[Provided material — start]
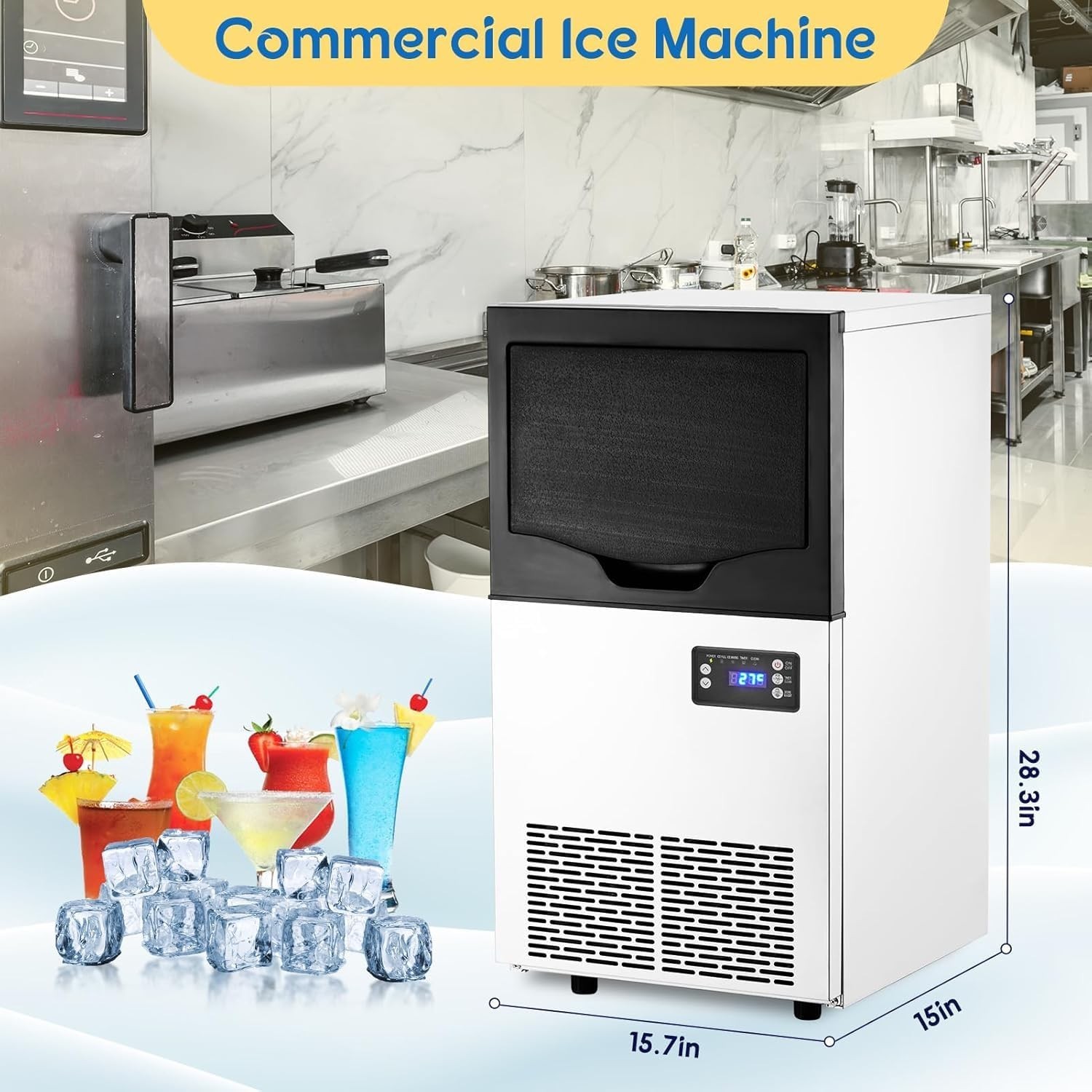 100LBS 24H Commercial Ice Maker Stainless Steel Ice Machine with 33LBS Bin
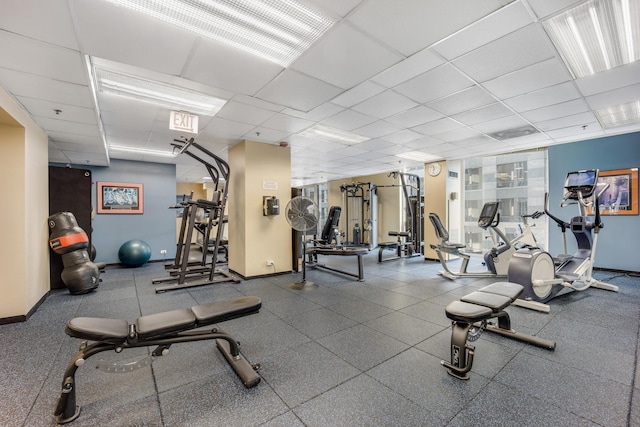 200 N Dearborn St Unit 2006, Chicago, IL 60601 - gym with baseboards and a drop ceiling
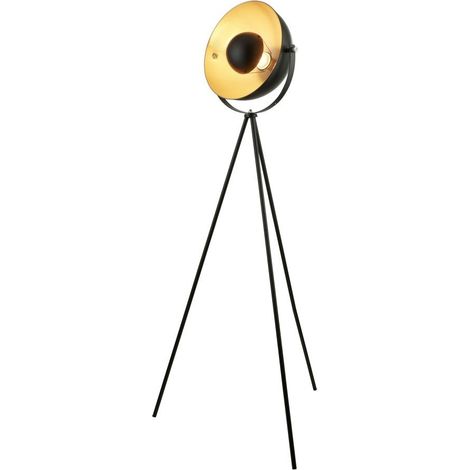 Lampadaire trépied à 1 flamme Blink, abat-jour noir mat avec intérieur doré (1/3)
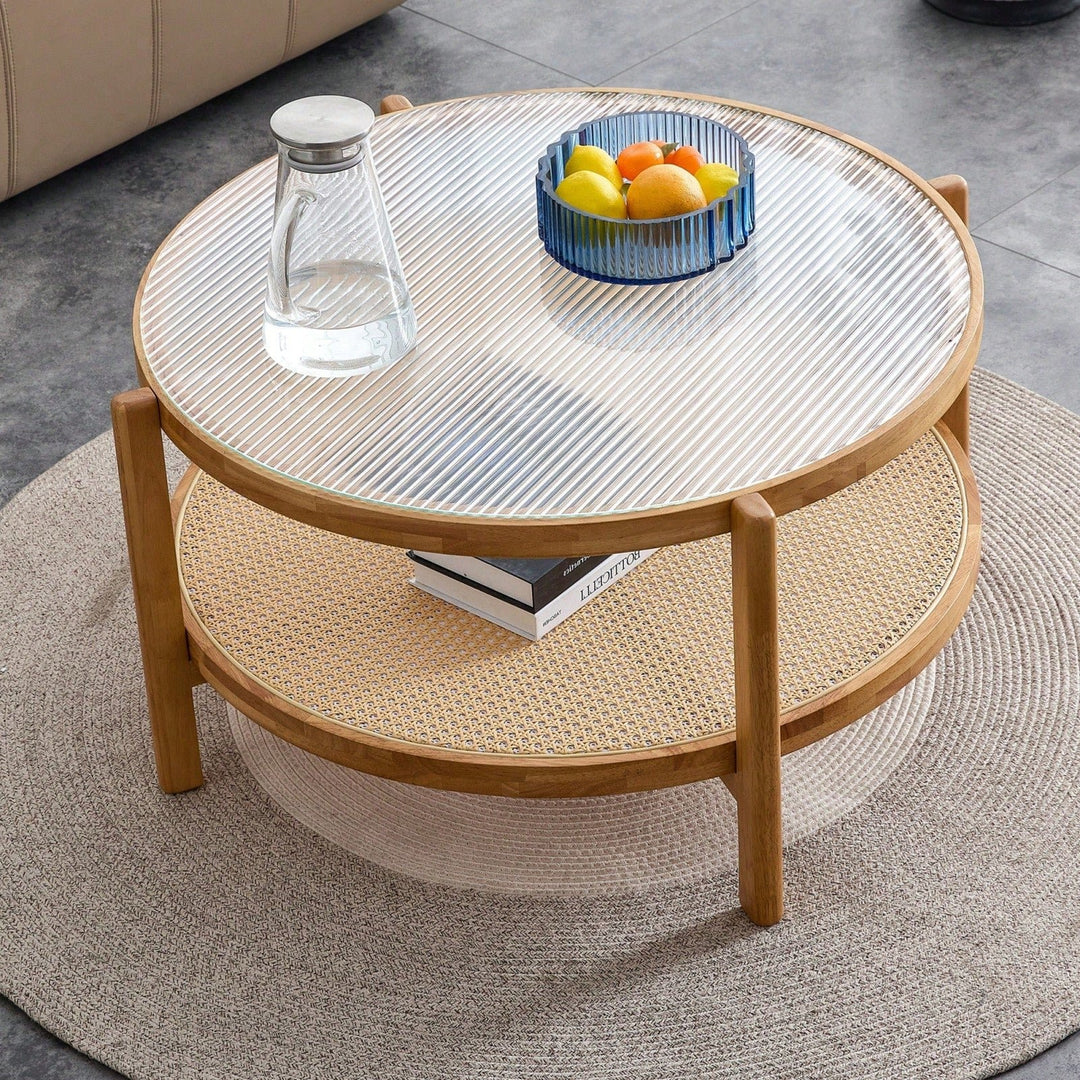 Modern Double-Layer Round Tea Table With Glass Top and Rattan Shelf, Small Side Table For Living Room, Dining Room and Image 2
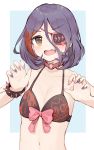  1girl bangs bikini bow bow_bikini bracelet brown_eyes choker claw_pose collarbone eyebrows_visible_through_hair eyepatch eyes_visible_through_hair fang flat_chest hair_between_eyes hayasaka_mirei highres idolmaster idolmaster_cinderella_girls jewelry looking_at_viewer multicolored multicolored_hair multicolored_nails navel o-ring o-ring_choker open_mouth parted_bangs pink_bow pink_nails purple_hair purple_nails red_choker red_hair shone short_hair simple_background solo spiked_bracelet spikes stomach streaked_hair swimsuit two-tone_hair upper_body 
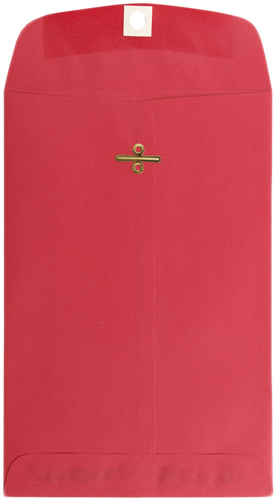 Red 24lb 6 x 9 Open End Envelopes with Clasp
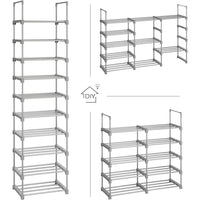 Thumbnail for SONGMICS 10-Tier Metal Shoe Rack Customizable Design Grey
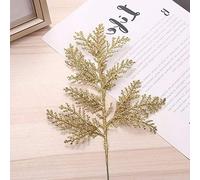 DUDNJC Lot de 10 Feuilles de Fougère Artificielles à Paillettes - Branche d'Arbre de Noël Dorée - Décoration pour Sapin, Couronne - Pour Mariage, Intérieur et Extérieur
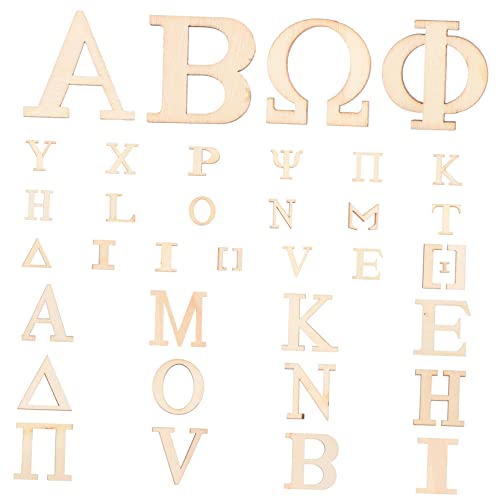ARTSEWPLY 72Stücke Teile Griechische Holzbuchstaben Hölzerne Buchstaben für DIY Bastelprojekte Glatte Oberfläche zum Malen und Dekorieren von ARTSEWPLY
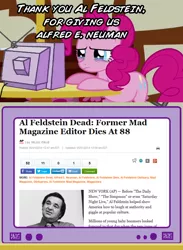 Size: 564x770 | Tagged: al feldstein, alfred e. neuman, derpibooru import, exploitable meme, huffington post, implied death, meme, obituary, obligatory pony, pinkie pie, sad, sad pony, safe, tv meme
[Provided material — finish]
▶ **What this task involves**
Write out every line of the listing above word for word, leaving out the pictures.

▶ **Answer area**
 100LBS 24H Commercial Ice Maker Stainless Steel Ice Machine with 33LBS Bin
 200 N Dearborn St Unit 2006, Chicago, IL 60601 - gym with baseboards and a drop ceiling
 Lampadaire trépied à 1 flamme Blink, abat-jour noir mat avec intérieur doré (1/3)
 Modern Double-Layer Round Tea Table With Glass Top and Rattan Shelf, Small Side Table For Living Room, Dining Room and Image 2
  1girl bangs bikini bow bow_bikini bracelet brown_eyes choker claw_pose collarbone eyebrows_visible_through_hair eyepatch eyes_visible_through_hair fang flat_chest hair_between_eyes hayasaka_mirei highres idolmaster idolmaster_cinderella_girls jewelry looking_at_viewer multicolored multicolored_hair multicolored_nails navel o-ring o-ring_choker open_mouth parted_bangs pink_bow pink_nails purple_hair purple_nails red_choker red_hair shone short_hair simple_background solo spiked_bracelet spikes stomach streaked_hair swimsuit two-tone_hair upper_body 
 Red 24lb 6 x 9 Open End Envelopes with Clasp
 Thumbnail for SONGMICS 10-Tier Metal Shoe Rack Customizable Design Grey
 DUDNJC Lot de 10 Feuilles de Fougère Artificielles à Paillettes - Branche d'Arbre de Noël Dorée - Décoration pour Sapin, Couronne - Pour Mariage, Intérieur et Extérieur
ARTSEWPLY 72Stücke Teile Griechische Holzbuchstaben Hölzerne Buchstaben für DIY Bastelprojekte Glatte Oberfläche zum Malen und Dekorieren von ARTSEWPLY
 Size: 564x770 | Tagged: al feldstein, alfred e. neuman, derpibooru import, exploitable meme, huffington post, implied death, meme, obituary, obligatory pony, pinkie pie, sad, sad pony, safe, tv meme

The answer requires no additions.